Во-вторых, мы докажем, что теория социальной мобилизации порождена не постмодернистским дискурсом, а классической социологической традицией.
Социально-философские концепции эпохи Просвещения
Ключевую для всей традиции модерна проблему сформулировал Т. Гоббс: каким образом сохраняется очевидная упорядоченность человеческого общежития, если человеку по его природе неотъемлемо присуща страсть к свободному и самотождественному действию, ориентированному на максимизацию индивидуальной выгоды? Единственной альтернативой хаосу «естественного состояния» и «войны всех против всех» может быть только Государство [4; 5]. Социальной мобилизации нет места в гоббсовой модели общественного устройства: любая революция находится за пределами разумного, так как оспаривает установленный социальный порядок, освященный «общественным договором» и охраняемый Государством. В идеально устроенном обществе подданные разумно и добровольно следуют нормам раз и навсегда заключенного соглашения. Нормы повиновения могут быть нарушены только в одном случае — когда возникает дилемма: самосохранение или подчинение воле Суверена. Но и тогда бунтовать могут лишь индивиды, и лишь непосредственно оказавшиеся перед необходимостью такого выбора.
Как и у Гоббса, в концепции Ж.-Ж. Руссо [20] общественный договор предстает в качестве акта мобилизации лояльности по отношению к «верховному Суверену». Но если у первого им является Государь, Правитель, то у второго — Общая воля, обладающая нормативной и регулирующей силой не в силу необходимости, а в силу справедливости ее установлений: предписания Общей воли именно всеобщи, а не детерминированы спецификой индивидуальных желаний. Руссо не допускает мысли о том, что Общая воля может быть неправой, поэтому в идеальном обществе социальная мобилизация невозможна как в силу развитой саморепрессии индивидов, в силу принципа взаимного погашения частных интересов, так и неизбежного подавления правительством любых форм ассоциаций индивидов из-за их неправомочности. Иная роль социальной мобилизации может быть отведена в государствах и обществах, устройство которых лишено справедливого и законного характера, держится не на праве, а на силе. Тогда бунт народа против узурпатора, чьи частные интересы препятствуют реализации Общей воли, направлен на восстановление фундаментальных принципов человеческого общежития — свободы и равенства. В этом случае социальная мобилизация может быть оценена как необходимое условие перехода к истинно гражданскому состоянию.

• **ИСХОДНЫЕ ДАННЫЕ**
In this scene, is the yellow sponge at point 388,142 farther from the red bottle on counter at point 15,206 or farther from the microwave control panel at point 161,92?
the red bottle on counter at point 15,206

• **ЗАДАНИЕ**
Выпишите из фрагмента о социально-философских концепциях эпохи Просвещения все выражения, заключенные в кавычки-«елочки», в том порядке, в каком они встречаются.

• **ОТВЕТ**
1. «естественного состояния»
2. «войны всех против всех»
3. «общественным договором»
4. «верховному Суверену»